> _Brief_:
Turn these lines into a numbered list, dropping the blank lines and leaving out the pictures.

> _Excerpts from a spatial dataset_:
============================================================

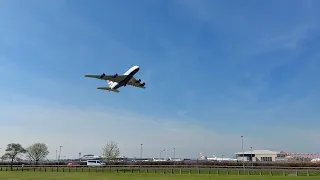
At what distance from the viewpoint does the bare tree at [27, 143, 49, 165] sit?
398 ft

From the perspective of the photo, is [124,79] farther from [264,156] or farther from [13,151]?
[264,156]

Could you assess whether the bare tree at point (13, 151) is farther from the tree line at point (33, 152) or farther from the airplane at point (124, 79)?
the airplane at point (124, 79)

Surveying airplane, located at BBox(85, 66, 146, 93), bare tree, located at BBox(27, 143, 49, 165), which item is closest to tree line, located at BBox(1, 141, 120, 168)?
bare tree, located at BBox(27, 143, 49, 165)

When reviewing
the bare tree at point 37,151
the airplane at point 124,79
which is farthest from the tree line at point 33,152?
the airplane at point 124,79

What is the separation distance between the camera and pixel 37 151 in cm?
12181

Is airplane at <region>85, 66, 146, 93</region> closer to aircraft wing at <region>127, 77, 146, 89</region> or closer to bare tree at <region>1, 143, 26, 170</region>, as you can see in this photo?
aircraft wing at <region>127, 77, 146, 89</region>

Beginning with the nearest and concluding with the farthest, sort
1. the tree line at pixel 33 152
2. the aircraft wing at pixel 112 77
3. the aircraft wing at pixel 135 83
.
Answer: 1. the aircraft wing at pixel 112 77
2. the aircraft wing at pixel 135 83
3. the tree line at pixel 33 152

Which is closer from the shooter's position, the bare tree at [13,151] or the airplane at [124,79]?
the airplane at [124,79]

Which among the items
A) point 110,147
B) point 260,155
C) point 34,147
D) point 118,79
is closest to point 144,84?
point 118,79

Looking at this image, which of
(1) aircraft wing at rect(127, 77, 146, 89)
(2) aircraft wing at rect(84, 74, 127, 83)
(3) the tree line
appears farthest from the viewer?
(3) the tree line

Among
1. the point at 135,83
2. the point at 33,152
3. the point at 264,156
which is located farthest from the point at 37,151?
the point at 264,156

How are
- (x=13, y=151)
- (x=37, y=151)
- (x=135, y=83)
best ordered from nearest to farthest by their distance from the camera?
(x=135, y=83) → (x=13, y=151) → (x=37, y=151)

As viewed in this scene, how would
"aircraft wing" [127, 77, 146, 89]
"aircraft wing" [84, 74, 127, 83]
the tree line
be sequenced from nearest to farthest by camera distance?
"aircraft wing" [84, 74, 127, 83]
"aircraft wing" [127, 77, 146, 89]
the tree line

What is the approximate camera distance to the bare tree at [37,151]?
12125 cm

============================================================

> _Task response_:
1. At what distance from the viewpoint does the bare tree at [27, 143, 49, 165] sit?
2. 398 ft
3. From the perspective of the photo, is [124,79] farther from [264,156] or farther from [13,151]?
4. [264,156]
5. Could you assess whether the bare tree at point (13, 151) is farther from the tree line at point (33, 152) or farther from the airplane at point (124, 79)?
6. the airplane at point (124, 79)
7. Surveying airplane, located at BBox(85, 66, 146, 93), bare tree, located at BBox(27, 143, 49, 165), which item is closest to tree line, located at BBox(1, 141, 120, 168)?
8. bare tree, located at BBox(27, 143, 49, 165)
9. When reviewing
10. the bare tree at point 37,151
11. the airplane at point 124,79
12. which is farthest from the tree line at point 33,152?
13. the airplane at point 124,79
14. What is the separation distance between the camera and pixel 37 151 in cm?
15. 12181
16. Is airplane at <region>85, 66, 146, 93</region> closer to aircraft wing at <region>127, 77, 146, 89</region> or closer to bare tree at <region>1, 143, 26, 170</region>, as you can see in this photo?
17. aircraft wing at <region>127, 77, 146, 89</region>
18. Beginning with the nearest and concluding with the farthest, sort
19. 1. the tree line at pixel 33 152
20. 2. the aircraft wing at pixel 112 77
21. 3. the aircraft wing at pixel 135 83
22. .
23. Answer: 1. the aircraft wing at pixel 112 77
24. 2. the aircraft wing at pixel 135 83
25. 3. the tree line at pixel 33 152
26. Which is closer from the shooter's position, the bare tree at [13,151] or the airplane at [124,79]?
27. the airplane at [124,79]
28. Which among the items
29. A) point 110,147
30. B) point 260,155
31. C) point 34,147
32. D) point 118,79
33. is closest to point 144,84?
34. point 118,79
35. Looking at this image, which of
36. (1) aircraft wing at rect(127, 77, 146, 89)
37. (2) aircraft wing at rect(84, 74, 127, 83)
38. (3) the tree line
39. appears farthest from the viewer?
40. (3) the tree line
41. Among
42. 1. the point at 135,83
43. 2. the point at 33,152
44. 3. the point at 264,156
45. which is located farthest from the point at 37,151?
46. the point at 264,156
47. How are
48. - (x=13, y=151)
49. - (x=37, y=151)
50. - (x=135, y=83)
51. best ordered from nearest to farthest by their distance from the camera?
52. (x=135, y=83) → (x=13, y=151) → (x=37, y=151)
53. As viewed in this scene, how would
54. "aircraft wing" [127, 77, 146, 89]
55. "aircraft wing" [84, 74, 127, 83]
56. the tree line
57. be sequenced from nearest to farthest by camera distance?
58. "aircraft wing" [84, 74, 127, 83]
59. "aircraft wing" [127, 77, 146, 89]
60. the tree line
61. What is the approximate camera distance to the bare tree at [37,151]?
62. 12125 cm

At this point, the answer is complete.